Information Technology Considerations of ACOs

April 20, 2011

There are huge technology issues around the ACO model, not the least of which is the digital divide that separates those providers and practices who have embraced technology and are on board with EHR systems, and those who are still sitting on the sidelines.

Accountable Care Organizations (ACOs) represent a new healthcare delivery concept - multiple providers in a variety of both primary care and specialty areas that provide a seamless cycle of care across a large and diverse patient population, with compensation based on the overall health of that population rather than on specific procedure codes. The concept of ACOs represents a radical departure from the current fee-for-service model, which many argue focuses more on sick care than healthcare. 

It obviously requires a high degree of integration between and among all the providers in the different episodes of care.

There are huge technology issues around this model, however, not the least of which is the digital divide that separates those providers and practices who have embraced technology and are on board with Electronic Health Record (EHR) systems, and those who are still sitting on the sidelines (and in some cases even turning their backs on the concept entirely, deciding instead to hang on to their manila patient folders and clipboards). It would be hard to imagine an ACO being very functional or effective if there is only one physical patient record, and if that record is paper-based. In fact it would probably be nearly impossible for an ACO to even function with paper-based patient records.

With multiple clinical and business office staff needing rapid access to the same information, the only realistic solution is a robust, feature-rich electronic health record system, along with other automation systems plus well-optimized clinical and business office workflows.

The move towards ACOs therefore favors those medical practices and systems with mature, integrated IT systems, including EHRs. The ability to share patient data seamlessly and securely across different boundaries of care is critical to making the ACO concept effective. Huge efficiencies can be gained if the patient record can be accessed and updated - with the next person in the ACO chain having the benefit of the most recent updates to the patient record - and duplicate steps can be avoided. This is true both on the clinical side (e.g., avoiding duplicate medical tests) as well as the business office side (e.g., avoiding recapturing and re-entering patient demographics and billing information.)

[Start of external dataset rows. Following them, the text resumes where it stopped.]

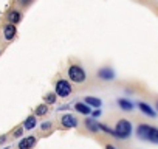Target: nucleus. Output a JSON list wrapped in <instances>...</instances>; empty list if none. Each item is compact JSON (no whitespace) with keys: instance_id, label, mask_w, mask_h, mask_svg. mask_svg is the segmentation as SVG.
<instances>
[{"instance_id":"nucleus-1","label":"nucleus","mask_w":158,"mask_h":149,"mask_svg":"<svg viewBox=\"0 0 158 149\" xmlns=\"http://www.w3.org/2000/svg\"><path fill=\"white\" fill-rule=\"evenodd\" d=\"M67 76H68V79H70L71 83H74V84H82V83L87 81V71H85V68L81 67V65L71 64V65H68V68H67Z\"/></svg>"},{"instance_id":"nucleus-2","label":"nucleus","mask_w":158,"mask_h":149,"mask_svg":"<svg viewBox=\"0 0 158 149\" xmlns=\"http://www.w3.org/2000/svg\"><path fill=\"white\" fill-rule=\"evenodd\" d=\"M132 132H133V126L129 120L126 118H121L116 121L115 124V134H116V140H127L132 137Z\"/></svg>"},{"instance_id":"nucleus-3","label":"nucleus","mask_w":158,"mask_h":149,"mask_svg":"<svg viewBox=\"0 0 158 149\" xmlns=\"http://www.w3.org/2000/svg\"><path fill=\"white\" fill-rule=\"evenodd\" d=\"M73 92V87H71V83L68 79H57L56 84H54V93L57 98H67L70 96Z\"/></svg>"},{"instance_id":"nucleus-4","label":"nucleus","mask_w":158,"mask_h":149,"mask_svg":"<svg viewBox=\"0 0 158 149\" xmlns=\"http://www.w3.org/2000/svg\"><path fill=\"white\" fill-rule=\"evenodd\" d=\"M96 76H98V79H101V81H113V79L116 78V74H115V70H113L112 67L106 65V67H101V68L96 71Z\"/></svg>"},{"instance_id":"nucleus-5","label":"nucleus","mask_w":158,"mask_h":149,"mask_svg":"<svg viewBox=\"0 0 158 149\" xmlns=\"http://www.w3.org/2000/svg\"><path fill=\"white\" fill-rule=\"evenodd\" d=\"M60 124H62L64 129H74V127H77L79 121H77V118H76L74 115H71V113H64V115L60 117Z\"/></svg>"},{"instance_id":"nucleus-6","label":"nucleus","mask_w":158,"mask_h":149,"mask_svg":"<svg viewBox=\"0 0 158 149\" xmlns=\"http://www.w3.org/2000/svg\"><path fill=\"white\" fill-rule=\"evenodd\" d=\"M149 130H150V124H147V123H139V124L136 126V129H135V134H136V137H138L139 140L147 141Z\"/></svg>"},{"instance_id":"nucleus-7","label":"nucleus","mask_w":158,"mask_h":149,"mask_svg":"<svg viewBox=\"0 0 158 149\" xmlns=\"http://www.w3.org/2000/svg\"><path fill=\"white\" fill-rule=\"evenodd\" d=\"M36 143H37V138H36L34 135H28V137H23V138L19 141L17 147H19V149H33Z\"/></svg>"},{"instance_id":"nucleus-8","label":"nucleus","mask_w":158,"mask_h":149,"mask_svg":"<svg viewBox=\"0 0 158 149\" xmlns=\"http://www.w3.org/2000/svg\"><path fill=\"white\" fill-rule=\"evenodd\" d=\"M138 109H139L146 117H149V118H156V112L153 110V107H152L150 104H147V103H144V101H139V103H138Z\"/></svg>"},{"instance_id":"nucleus-9","label":"nucleus","mask_w":158,"mask_h":149,"mask_svg":"<svg viewBox=\"0 0 158 149\" xmlns=\"http://www.w3.org/2000/svg\"><path fill=\"white\" fill-rule=\"evenodd\" d=\"M16 34H17V28H16V25H13V23H6L5 27H3V37L6 39V40H13L14 37H16Z\"/></svg>"},{"instance_id":"nucleus-10","label":"nucleus","mask_w":158,"mask_h":149,"mask_svg":"<svg viewBox=\"0 0 158 149\" xmlns=\"http://www.w3.org/2000/svg\"><path fill=\"white\" fill-rule=\"evenodd\" d=\"M84 126H85V129H87L89 132H92V134H98V132H99V121L95 120V118H85Z\"/></svg>"},{"instance_id":"nucleus-11","label":"nucleus","mask_w":158,"mask_h":149,"mask_svg":"<svg viewBox=\"0 0 158 149\" xmlns=\"http://www.w3.org/2000/svg\"><path fill=\"white\" fill-rule=\"evenodd\" d=\"M116 104L119 106V109L121 110H124V112H130V110H133V103L130 101V100H127V98H118L116 100Z\"/></svg>"},{"instance_id":"nucleus-12","label":"nucleus","mask_w":158,"mask_h":149,"mask_svg":"<svg viewBox=\"0 0 158 149\" xmlns=\"http://www.w3.org/2000/svg\"><path fill=\"white\" fill-rule=\"evenodd\" d=\"M73 107H74V110H76L77 113H81V115H90V113H92V107H90V106H87L84 101L76 103Z\"/></svg>"},{"instance_id":"nucleus-13","label":"nucleus","mask_w":158,"mask_h":149,"mask_svg":"<svg viewBox=\"0 0 158 149\" xmlns=\"http://www.w3.org/2000/svg\"><path fill=\"white\" fill-rule=\"evenodd\" d=\"M84 103L87 106L93 107V109H101V104H102L101 98H98V96H85L84 98Z\"/></svg>"},{"instance_id":"nucleus-14","label":"nucleus","mask_w":158,"mask_h":149,"mask_svg":"<svg viewBox=\"0 0 158 149\" xmlns=\"http://www.w3.org/2000/svg\"><path fill=\"white\" fill-rule=\"evenodd\" d=\"M6 17H8V22L13 23V25H16V23H19V22L22 20V14H20V11H17V10H11V11L6 14Z\"/></svg>"},{"instance_id":"nucleus-15","label":"nucleus","mask_w":158,"mask_h":149,"mask_svg":"<svg viewBox=\"0 0 158 149\" xmlns=\"http://www.w3.org/2000/svg\"><path fill=\"white\" fill-rule=\"evenodd\" d=\"M36 126H37V117L36 115H30V117L25 118V121H23V129L25 130H31Z\"/></svg>"},{"instance_id":"nucleus-16","label":"nucleus","mask_w":158,"mask_h":149,"mask_svg":"<svg viewBox=\"0 0 158 149\" xmlns=\"http://www.w3.org/2000/svg\"><path fill=\"white\" fill-rule=\"evenodd\" d=\"M147 141L152 143V144H158V127L150 126V130H149V135H147Z\"/></svg>"},{"instance_id":"nucleus-17","label":"nucleus","mask_w":158,"mask_h":149,"mask_svg":"<svg viewBox=\"0 0 158 149\" xmlns=\"http://www.w3.org/2000/svg\"><path fill=\"white\" fill-rule=\"evenodd\" d=\"M56 101H57V96H56L54 92H48V93L44 96V103H45L47 106H51V104H54Z\"/></svg>"},{"instance_id":"nucleus-18","label":"nucleus","mask_w":158,"mask_h":149,"mask_svg":"<svg viewBox=\"0 0 158 149\" xmlns=\"http://www.w3.org/2000/svg\"><path fill=\"white\" fill-rule=\"evenodd\" d=\"M48 113V106L44 103V104H39L36 109H34V115L36 117H44V115H47Z\"/></svg>"},{"instance_id":"nucleus-19","label":"nucleus","mask_w":158,"mask_h":149,"mask_svg":"<svg viewBox=\"0 0 158 149\" xmlns=\"http://www.w3.org/2000/svg\"><path fill=\"white\" fill-rule=\"evenodd\" d=\"M99 130H102V132H106V134H109L110 137H113V138H116V134H115V129H110L106 123H99Z\"/></svg>"},{"instance_id":"nucleus-20","label":"nucleus","mask_w":158,"mask_h":149,"mask_svg":"<svg viewBox=\"0 0 158 149\" xmlns=\"http://www.w3.org/2000/svg\"><path fill=\"white\" fill-rule=\"evenodd\" d=\"M51 129V121H44V123H40V130H50Z\"/></svg>"},{"instance_id":"nucleus-21","label":"nucleus","mask_w":158,"mask_h":149,"mask_svg":"<svg viewBox=\"0 0 158 149\" xmlns=\"http://www.w3.org/2000/svg\"><path fill=\"white\" fill-rule=\"evenodd\" d=\"M23 130H25V129H23V126H20V127H17V129L14 130V137H16V138H19V137H22V134H23Z\"/></svg>"},{"instance_id":"nucleus-22","label":"nucleus","mask_w":158,"mask_h":149,"mask_svg":"<svg viewBox=\"0 0 158 149\" xmlns=\"http://www.w3.org/2000/svg\"><path fill=\"white\" fill-rule=\"evenodd\" d=\"M101 113H102V112H101V109H93V110H92V118H95V120H96L98 117H101Z\"/></svg>"},{"instance_id":"nucleus-23","label":"nucleus","mask_w":158,"mask_h":149,"mask_svg":"<svg viewBox=\"0 0 158 149\" xmlns=\"http://www.w3.org/2000/svg\"><path fill=\"white\" fill-rule=\"evenodd\" d=\"M19 3H20V5H23V6H27V5H30V3H31V0H19Z\"/></svg>"},{"instance_id":"nucleus-24","label":"nucleus","mask_w":158,"mask_h":149,"mask_svg":"<svg viewBox=\"0 0 158 149\" xmlns=\"http://www.w3.org/2000/svg\"><path fill=\"white\" fill-rule=\"evenodd\" d=\"M5 141H6V137H5V135H2V137H0V144H3Z\"/></svg>"},{"instance_id":"nucleus-25","label":"nucleus","mask_w":158,"mask_h":149,"mask_svg":"<svg viewBox=\"0 0 158 149\" xmlns=\"http://www.w3.org/2000/svg\"><path fill=\"white\" fill-rule=\"evenodd\" d=\"M106 149H116V146H113V144H106Z\"/></svg>"},{"instance_id":"nucleus-26","label":"nucleus","mask_w":158,"mask_h":149,"mask_svg":"<svg viewBox=\"0 0 158 149\" xmlns=\"http://www.w3.org/2000/svg\"><path fill=\"white\" fill-rule=\"evenodd\" d=\"M155 109H156V112H158V100H156V103H155Z\"/></svg>"},{"instance_id":"nucleus-27","label":"nucleus","mask_w":158,"mask_h":149,"mask_svg":"<svg viewBox=\"0 0 158 149\" xmlns=\"http://www.w3.org/2000/svg\"><path fill=\"white\" fill-rule=\"evenodd\" d=\"M0 54H2V51H0Z\"/></svg>"}]
</instances>
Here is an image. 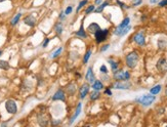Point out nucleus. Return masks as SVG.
I'll return each instance as SVG.
<instances>
[{"mask_svg":"<svg viewBox=\"0 0 167 127\" xmlns=\"http://www.w3.org/2000/svg\"><path fill=\"white\" fill-rule=\"evenodd\" d=\"M102 2H103V0H95V1H94V4H95V5H99Z\"/></svg>","mask_w":167,"mask_h":127,"instance_id":"79ce46f5","label":"nucleus"},{"mask_svg":"<svg viewBox=\"0 0 167 127\" xmlns=\"http://www.w3.org/2000/svg\"><path fill=\"white\" fill-rule=\"evenodd\" d=\"M109 64L111 65V68H112V71L114 72V71H116L118 69V63H116L115 61H113V59H109Z\"/></svg>","mask_w":167,"mask_h":127,"instance_id":"cd10ccee","label":"nucleus"},{"mask_svg":"<svg viewBox=\"0 0 167 127\" xmlns=\"http://www.w3.org/2000/svg\"><path fill=\"white\" fill-rule=\"evenodd\" d=\"M92 88H94V90H102V89L104 88V84L102 81L99 80H95L94 83H92Z\"/></svg>","mask_w":167,"mask_h":127,"instance_id":"aec40b11","label":"nucleus"},{"mask_svg":"<svg viewBox=\"0 0 167 127\" xmlns=\"http://www.w3.org/2000/svg\"><path fill=\"white\" fill-rule=\"evenodd\" d=\"M10 68L9 66V63L6 62V61H0V69L3 70V71H7Z\"/></svg>","mask_w":167,"mask_h":127,"instance_id":"b1692460","label":"nucleus"},{"mask_svg":"<svg viewBox=\"0 0 167 127\" xmlns=\"http://www.w3.org/2000/svg\"><path fill=\"white\" fill-rule=\"evenodd\" d=\"M108 5H109V2L108 1H105V2H102L101 4L99 5V7H96V8H94V12L96 13H102L104 9H105V7H107Z\"/></svg>","mask_w":167,"mask_h":127,"instance_id":"412c9836","label":"nucleus"},{"mask_svg":"<svg viewBox=\"0 0 167 127\" xmlns=\"http://www.w3.org/2000/svg\"><path fill=\"white\" fill-rule=\"evenodd\" d=\"M24 24L25 25H27L29 26L30 28H33V27H35V25H36V18L32 16V14H29V16H26L24 18Z\"/></svg>","mask_w":167,"mask_h":127,"instance_id":"9b49d317","label":"nucleus"},{"mask_svg":"<svg viewBox=\"0 0 167 127\" xmlns=\"http://www.w3.org/2000/svg\"><path fill=\"white\" fill-rule=\"evenodd\" d=\"M49 41H50V38H46L45 40L43 41V43H42V47L43 48H45L47 45H48V43H49Z\"/></svg>","mask_w":167,"mask_h":127,"instance_id":"e433bc0d","label":"nucleus"},{"mask_svg":"<svg viewBox=\"0 0 167 127\" xmlns=\"http://www.w3.org/2000/svg\"><path fill=\"white\" fill-rule=\"evenodd\" d=\"M65 18H66V14H65V13H61V14H60V20H65Z\"/></svg>","mask_w":167,"mask_h":127,"instance_id":"a19ab883","label":"nucleus"},{"mask_svg":"<svg viewBox=\"0 0 167 127\" xmlns=\"http://www.w3.org/2000/svg\"><path fill=\"white\" fill-rule=\"evenodd\" d=\"M131 29V26H126V27H123V28H121V27H117L116 29L114 30V34L116 35V36H119V37H122V36H124L126 35L127 33L129 32V30Z\"/></svg>","mask_w":167,"mask_h":127,"instance_id":"6e6552de","label":"nucleus"},{"mask_svg":"<svg viewBox=\"0 0 167 127\" xmlns=\"http://www.w3.org/2000/svg\"><path fill=\"white\" fill-rule=\"evenodd\" d=\"M88 3V0H82L80 3H79V5L77 6V8H76V13H79V10L82 8V7L84 6V5H86Z\"/></svg>","mask_w":167,"mask_h":127,"instance_id":"c756f323","label":"nucleus"},{"mask_svg":"<svg viewBox=\"0 0 167 127\" xmlns=\"http://www.w3.org/2000/svg\"><path fill=\"white\" fill-rule=\"evenodd\" d=\"M85 79H86L88 83H91V84L95 81V76H94V71H92V67H89V68L87 69L86 75H85Z\"/></svg>","mask_w":167,"mask_h":127,"instance_id":"ddd939ff","label":"nucleus"},{"mask_svg":"<svg viewBox=\"0 0 167 127\" xmlns=\"http://www.w3.org/2000/svg\"><path fill=\"white\" fill-rule=\"evenodd\" d=\"M165 94L167 95V88H166V90H165Z\"/></svg>","mask_w":167,"mask_h":127,"instance_id":"de8ad7c7","label":"nucleus"},{"mask_svg":"<svg viewBox=\"0 0 167 127\" xmlns=\"http://www.w3.org/2000/svg\"><path fill=\"white\" fill-rule=\"evenodd\" d=\"M89 83H84L82 84V86L80 87L79 89V95H80V99H84L85 98H86V95L88 94V92H89Z\"/></svg>","mask_w":167,"mask_h":127,"instance_id":"1a4fd4ad","label":"nucleus"},{"mask_svg":"<svg viewBox=\"0 0 167 127\" xmlns=\"http://www.w3.org/2000/svg\"><path fill=\"white\" fill-rule=\"evenodd\" d=\"M131 86V83L128 81H116L115 83L113 84V87L115 89H128L130 88Z\"/></svg>","mask_w":167,"mask_h":127,"instance_id":"0eeeda50","label":"nucleus"},{"mask_svg":"<svg viewBox=\"0 0 167 127\" xmlns=\"http://www.w3.org/2000/svg\"><path fill=\"white\" fill-rule=\"evenodd\" d=\"M94 8H95L94 5H89V6H88L87 8H86V10H85V13H86V14H89L90 13L94 12Z\"/></svg>","mask_w":167,"mask_h":127,"instance_id":"7c9ffc66","label":"nucleus"},{"mask_svg":"<svg viewBox=\"0 0 167 127\" xmlns=\"http://www.w3.org/2000/svg\"><path fill=\"white\" fill-rule=\"evenodd\" d=\"M81 109H82V104H81V103H79L77 104V107H76L75 113H74V115L71 117V119H70V124H72V123L78 118V116H79L80 113H81Z\"/></svg>","mask_w":167,"mask_h":127,"instance_id":"4468645a","label":"nucleus"},{"mask_svg":"<svg viewBox=\"0 0 167 127\" xmlns=\"http://www.w3.org/2000/svg\"><path fill=\"white\" fill-rule=\"evenodd\" d=\"M110 47V44H106V45H104L102 48H101V51L102 52H104V51H106L107 49H108V48H109Z\"/></svg>","mask_w":167,"mask_h":127,"instance_id":"58836bf2","label":"nucleus"},{"mask_svg":"<svg viewBox=\"0 0 167 127\" xmlns=\"http://www.w3.org/2000/svg\"><path fill=\"white\" fill-rule=\"evenodd\" d=\"M156 67H157V69L160 71L161 73H166L167 72V61L164 58H161L157 62Z\"/></svg>","mask_w":167,"mask_h":127,"instance_id":"9d476101","label":"nucleus"},{"mask_svg":"<svg viewBox=\"0 0 167 127\" xmlns=\"http://www.w3.org/2000/svg\"><path fill=\"white\" fill-rule=\"evenodd\" d=\"M133 41L139 44V46H144L146 44V38H144V32H137L136 34H134L133 36Z\"/></svg>","mask_w":167,"mask_h":127,"instance_id":"423d86ee","label":"nucleus"},{"mask_svg":"<svg viewBox=\"0 0 167 127\" xmlns=\"http://www.w3.org/2000/svg\"><path fill=\"white\" fill-rule=\"evenodd\" d=\"M76 90H77L76 85L74 83L69 84L68 86H67V93H68L69 95H74V94H75Z\"/></svg>","mask_w":167,"mask_h":127,"instance_id":"6ab92c4d","label":"nucleus"},{"mask_svg":"<svg viewBox=\"0 0 167 127\" xmlns=\"http://www.w3.org/2000/svg\"><path fill=\"white\" fill-rule=\"evenodd\" d=\"M129 23H130V18H125L123 21H122V23L118 26V27H121V28H123V27H126V26H128Z\"/></svg>","mask_w":167,"mask_h":127,"instance_id":"c85d7f7f","label":"nucleus"},{"mask_svg":"<svg viewBox=\"0 0 167 127\" xmlns=\"http://www.w3.org/2000/svg\"><path fill=\"white\" fill-rule=\"evenodd\" d=\"M158 0H150V3H157Z\"/></svg>","mask_w":167,"mask_h":127,"instance_id":"c03bdc74","label":"nucleus"},{"mask_svg":"<svg viewBox=\"0 0 167 127\" xmlns=\"http://www.w3.org/2000/svg\"><path fill=\"white\" fill-rule=\"evenodd\" d=\"M158 45H159V47L161 48V49H164V48L166 47V42H163V40L160 39L158 41Z\"/></svg>","mask_w":167,"mask_h":127,"instance_id":"473e14b6","label":"nucleus"},{"mask_svg":"<svg viewBox=\"0 0 167 127\" xmlns=\"http://www.w3.org/2000/svg\"><path fill=\"white\" fill-rule=\"evenodd\" d=\"M75 34H76L77 37H79V38H86V37H87V34H86V32H85L84 27H83V23L81 24L80 29L78 30V31L75 33Z\"/></svg>","mask_w":167,"mask_h":127,"instance_id":"f3484780","label":"nucleus"},{"mask_svg":"<svg viewBox=\"0 0 167 127\" xmlns=\"http://www.w3.org/2000/svg\"><path fill=\"white\" fill-rule=\"evenodd\" d=\"M53 100H61V102H66V93L63 89H58L53 94Z\"/></svg>","mask_w":167,"mask_h":127,"instance_id":"f8f14e48","label":"nucleus"},{"mask_svg":"<svg viewBox=\"0 0 167 127\" xmlns=\"http://www.w3.org/2000/svg\"><path fill=\"white\" fill-rule=\"evenodd\" d=\"M37 119H38L37 121H38L40 126H46L48 124V121H49V120H47L48 118L46 117V115H44V114H39Z\"/></svg>","mask_w":167,"mask_h":127,"instance_id":"2eb2a0df","label":"nucleus"},{"mask_svg":"<svg viewBox=\"0 0 167 127\" xmlns=\"http://www.w3.org/2000/svg\"><path fill=\"white\" fill-rule=\"evenodd\" d=\"M99 71H101L102 73L104 74H108V69H107V67L105 65H102L101 66V68H99Z\"/></svg>","mask_w":167,"mask_h":127,"instance_id":"f704fd0d","label":"nucleus"},{"mask_svg":"<svg viewBox=\"0 0 167 127\" xmlns=\"http://www.w3.org/2000/svg\"><path fill=\"white\" fill-rule=\"evenodd\" d=\"M139 53H137L136 51H132V52H129V53L126 55L125 58V63H126V66L128 67V68L133 69L135 68L137 63H139Z\"/></svg>","mask_w":167,"mask_h":127,"instance_id":"f257e3e1","label":"nucleus"},{"mask_svg":"<svg viewBox=\"0 0 167 127\" xmlns=\"http://www.w3.org/2000/svg\"><path fill=\"white\" fill-rule=\"evenodd\" d=\"M137 103H139L140 104H143L144 107L151 106L155 100H156V96L153 94H146V95H142L140 98L135 99Z\"/></svg>","mask_w":167,"mask_h":127,"instance_id":"7ed1b4c3","label":"nucleus"},{"mask_svg":"<svg viewBox=\"0 0 167 127\" xmlns=\"http://www.w3.org/2000/svg\"><path fill=\"white\" fill-rule=\"evenodd\" d=\"M91 53H92V51L90 49L86 51V53H85L84 58H83V64H87L88 63V61H89V58L91 57Z\"/></svg>","mask_w":167,"mask_h":127,"instance_id":"bb28decb","label":"nucleus"},{"mask_svg":"<svg viewBox=\"0 0 167 127\" xmlns=\"http://www.w3.org/2000/svg\"><path fill=\"white\" fill-rule=\"evenodd\" d=\"M4 1H6V0H0V3H1V2H4Z\"/></svg>","mask_w":167,"mask_h":127,"instance_id":"49530a36","label":"nucleus"},{"mask_svg":"<svg viewBox=\"0 0 167 127\" xmlns=\"http://www.w3.org/2000/svg\"><path fill=\"white\" fill-rule=\"evenodd\" d=\"M62 51H63V47L61 46V47H58V49H55L53 53H51V55H50V58H58V55H60L61 53H62Z\"/></svg>","mask_w":167,"mask_h":127,"instance_id":"a878e982","label":"nucleus"},{"mask_svg":"<svg viewBox=\"0 0 167 127\" xmlns=\"http://www.w3.org/2000/svg\"><path fill=\"white\" fill-rule=\"evenodd\" d=\"M72 12H73V7H72V5H70V6H68V7L66 8L65 14H66V16H68V14L72 13Z\"/></svg>","mask_w":167,"mask_h":127,"instance_id":"72a5a7b5","label":"nucleus"},{"mask_svg":"<svg viewBox=\"0 0 167 127\" xmlns=\"http://www.w3.org/2000/svg\"><path fill=\"white\" fill-rule=\"evenodd\" d=\"M103 80L108 81V80H109V76H103Z\"/></svg>","mask_w":167,"mask_h":127,"instance_id":"37998d69","label":"nucleus"},{"mask_svg":"<svg viewBox=\"0 0 167 127\" xmlns=\"http://www.w3.org/2000/svg\"><path fill=\"white\" fill-rule=\"evenodd\" d=\"M142 3H143V0H132L131 4L132 6H139L142 4Z\"/></svg>","mask_w":167,"mask_h":127,"instance_id":"2f4dec72","label":"nucleus"},{"mask_svg":"<svg viewBox=\"0 0 167 127\" xmlns=\"http://www.w3.org/2000/svg\"><path fill=\"white\" fill-rule=\"evenodd\" d=\"M105 94H107V95H112V91H111L109 88H107L106 90H105Z\"/></svg>","mask_w":167,"mask_h":127,"instance_id":"ea45409f","label":"nucleus"},{"mask_svg":"<svg viewBox=\"0 0 167 127\" xmlns=\"http://www.w3.org/2000/svg\"><path fill=\"white\" fill-rule=\"evenodd\" d=\"M158 5L160 6V7H164L167 5V0H161L160 2L158 3Z\"/></svg>","mask_w":167,"mask_h":127,"instance_id":"c9c22d12","label":"nucleus"},{"mask_svg":"<svg viewBox=\"0 0 167 127\" xmlns=\"http://www.w3.org/2000/svg\"><path fill=\"white\" fill-rule=\"evenodd\" d=\"M2 53H3V51H2V50H0V57H1V55H2Z\"/></svg>","mask_w":167,"mask_h":127,"instance_id":"a18cd8bd","label":"nucleus"},{"mask_svg":"<svg viewBox=\"0 0 167 127\" xmlns=\"http://www.w3.org/2000/svg\"><path fill=\"white\" fill-rule=\"evenodd\" d=\"M101 29V27H99V24H96V23H91L89 26L87 27V31L91 33V34H94L95 32H98L99 30Z\"/></svg>","mask_w":167,"mask_h":127,"instance_id":"dca6fc26","label":"nucleus"},{"mask_svg":"<svg viewBox=\"0 0 167 127\" xmlns=\"http://www.w3.org/2000/svg\"><path fill=\"white\" fill-rule=\"evenodd\" d=\"M114 79L116 81H128L130 79V73L124 70L114 71Z\"/></svg>","mask_w":167,"mask_h":127,"instance_id":"f03ea898","label":"nucleus"},{"mask_svg":"<svg viewBox=\"0 0 167 127\" xmlns=\"http://www.w3.org/2000/svg\"><path fill=\"white\" fill-rule=\"evenodd\" d=\"M117 4L118 5H119L120 7H122V8H127V6H125V4H124V3L123 2H121V1H119V0H117Z\"/></svg>","mask_w":167,"mask_h":127,"instance_id":"4c0bfd02","label":"nucleus"},{"mask_svg":"<svg viewBox=\"0 0 167 127\" xmlns=\"http://www.w3.org/2000/svg\"><path fill=\"white\" fill-rule=\"evenodd\" d=\"M21 18H22V13H17L16 16H14V17L12 18V21H10V25H12V26H16V25L18 23V22H20Z\"/></svg>","mask_w":167,"mask_h":127,"instance_id":"4be33fe9","label":"nucleus"},{"mask_svg":"<svg viewBox=\"0 0 167 127\" xmlns=\"http://www.w3.org/2000/svg\"><path fill=\"white\" fill-rule=\"evenodd\" d=\"M54 31L58 36L63 34V31H64V26H63L62 22H58V23L54 25Z\"/></svg>","mask_w":167,"mask_h":127,"instance_id":"a211bd4d","label":"nucleus"},{"mask_svg":"<svg viewBox=\"0 0 167 127\" xmlns=\"http://www.w3.org/2000/svg\"><path fill=\"white\" fill-rule=\"evenodd\" d=\"M5 110L8 114L16 115L18 113V106L17 103L13 99H7L5 102Z\"/></svg>","mask_w":167,"mask_h":127,"instance_id":"20e7f679","label":"nucleus"},{"mask_svg":"<svg viewBox=\"0 0 167 127\" xmlns=\"http://www.w3.org/2000/svg\"><path fill=\"white\" fill-rule=\"evenodd\" d=\"M161 89H162V85L158 84V85H156V86H154L153 88H151L150 92H151V94L156 95V94H158V93L161 91Z\"/></svg>","mask_w":167,"mask_h":127,"instance_id":"5701e85b","label":"nucleus"},{"mask_svg":"<svg viewBox=\"0 0 167 127\" xmlns=\"http://www.w3.org/2000/svg\"><path fill=\"white\" fill-rule=\"evenodd\" d=\"M108 34H109V30L108 29H99L98 32L94 33V38H95V41L96 43H102L104 42L107 37H108Z\"/></svg>","mask_w":167,"mask_h":127,"instance_id":"39448f33","label":"nucleus"},{"mask_svg":"<svg viewBox=\"0 0 167 127\" xmlns=\"http://www.w3.org/2000/svg\"><path fill=\"white\" fill-rule=\"evenodd\" d=\"M99 96H101V93H99V90H94L90 93V99L91 100H96L99 99Z\"/></svg>","mask_w":167,"mask_h":127,"instance_id":"393cba45","label":"nucleus"}]
</instances>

With the ACO being a new concept, however, are today’s EHRs set up to support this functionality or are they going to have to be significantly upgraded or even replaced? Is this another reason for providers to take a “wait and see” approach to EHR adoption, until ACO-specific EHRs are developed? The answer is generally no. Those major EHR systems that are mature, feature-rich and support multiple specialties should handle the ACO concept just fine. In fact the feature set that has been part of most of the major EHR vendors’ playbook for the last several years supports the ACO model very well. Multi-specialty integration and support as represented by ACOs has been on the EHR agenda for some time now. Such functionality as advanced search and reporting, as well as clinical decision support and other knowledge-based features, is consistent with the needs of a successful ACO. In other words, what ACOs require of an EHR is already present in most mature systems available from the major vendors. However, you need to make sure you have kept up with the updates of your EHR system, so you have the latest feature/functionality from the vendor.

On the other hand, narrowly specialized EHR systems, with limited or tightly focused functionality targeting a single sub-specialty, or systems that don’t provide a full feature set and have to be interfaced externally with other modules such as practice management, billing, labs, etc., are going to be at a disadvantage in the ACO world. They may need to be significantly augmented or perhaps replaced.

It is not a necessity for all member practices of an ACO to be on the same EHR system, but it is certainly an advantage if they are. Software interfaces based on standards such as HL7 can certainly be developed, but if an ACO can find (and agree on) a single integrated EHR system that supports all the clinical and business functions of the entire organization, that simplifies both initial implementation as well as ongoing operations.

Because it is not possible to simply flip a switch and instantly convert from paper records to a fully functional EHR, those practices that have already implemented or are far down the road with an EHR implementation should be well positioned to embrace the ACO concept as it unfolds. However, as is the case with qualifying for potential ARRA/HITECH funds, optimizing both the technology and workflow processes for an ACO will require many months of effort. That effort - on both counts - cannot start too soon.

ACOs provide a new and refreshing model for health care delivery. There are important implications from an information technology standpoint, and those practices who have implemented or who are implementing a full-featured, certified EHR system should be well-positioned to adapt to this model. Those who are not will find it very difficult to make the transition, and take advantage of the operational and clinical benefits of this integrated healthcare delivery model.